Il capriccio elettronico di Thom Yorke si materializza negli Atoms For Peace, i quali dopo anni di retroscene e di vita dietro le quinte riescono finalmente a dare forma al primo vero e proprio progetto discografico. La filosofia musicale ha tutta l’aria di essere una dignitosa digressione dei Radiohead, ma con un’attenta e minuziosa analisi, in fondo sembrano aver preso una direzione del tutto differente, seppur rischiosa e integralista.

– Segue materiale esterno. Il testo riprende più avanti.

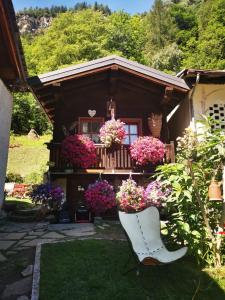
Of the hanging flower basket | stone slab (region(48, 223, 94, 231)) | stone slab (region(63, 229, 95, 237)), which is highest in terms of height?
the hanging flower basket

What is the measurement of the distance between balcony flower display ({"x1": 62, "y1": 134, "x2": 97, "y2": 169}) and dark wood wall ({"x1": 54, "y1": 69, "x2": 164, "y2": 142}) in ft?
4.24

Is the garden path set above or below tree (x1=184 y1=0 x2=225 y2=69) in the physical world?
below

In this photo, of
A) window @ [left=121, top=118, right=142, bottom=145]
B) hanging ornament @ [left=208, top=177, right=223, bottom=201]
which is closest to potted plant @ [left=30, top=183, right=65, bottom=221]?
window @ [left=121, top=118, right=142, bottom=145]

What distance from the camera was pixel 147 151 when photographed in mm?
10273

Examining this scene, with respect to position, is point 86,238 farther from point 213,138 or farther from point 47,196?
point 213,138

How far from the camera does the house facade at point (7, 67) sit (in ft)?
22.3

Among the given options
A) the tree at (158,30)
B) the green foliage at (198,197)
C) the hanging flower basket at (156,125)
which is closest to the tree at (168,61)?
the tree at (158,30)

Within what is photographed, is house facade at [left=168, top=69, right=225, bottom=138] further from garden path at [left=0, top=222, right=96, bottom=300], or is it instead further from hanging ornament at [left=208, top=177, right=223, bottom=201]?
hanging ornament at [left=208, top=177, right=223, bottom=201]

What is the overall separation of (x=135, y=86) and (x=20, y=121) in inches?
917

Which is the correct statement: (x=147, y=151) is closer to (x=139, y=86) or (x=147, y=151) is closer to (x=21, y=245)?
(x=139, y=86)

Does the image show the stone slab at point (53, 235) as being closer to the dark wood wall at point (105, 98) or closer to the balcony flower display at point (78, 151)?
the balcony flower display at point (78, 151)

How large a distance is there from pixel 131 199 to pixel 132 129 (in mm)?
3647

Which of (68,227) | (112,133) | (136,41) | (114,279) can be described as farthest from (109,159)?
(136,41)

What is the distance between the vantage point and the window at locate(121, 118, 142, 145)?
1208cm
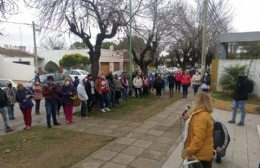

Il grigiore che avvolge l’elettronico sviluppo dei brani di “Amok” è la stessa aura di mistero che da sempre porta dietro la filosofia musicale dello stesso gruppo, il che rende tutto molto cupo e affascinante.
Yorke e compagni, che per questa volta non sono i Radiohead, ci hanno saputo fare e hanno trovato la chiave giusta per raccontare la storia di “Amok”, ma anche la storia di chi la musica preferisce pensarla, e agli strumenti classici preferisce i synth. La verità è che in certi modi e per certi racconti synthetizzare risulta essere necessario, e la stessa “Default”, brano punta di diamante del disco ne è la dimostrazione. Sebbene ci sia lo sforzo di voler risultare più sereni e più distesi in alcuni momenti musicali, in “Amok” costante è la tendenza a pendere verso il lato poco chiaro delle cose, ma viene raccontato qualcosa di meravigliosamente tragico.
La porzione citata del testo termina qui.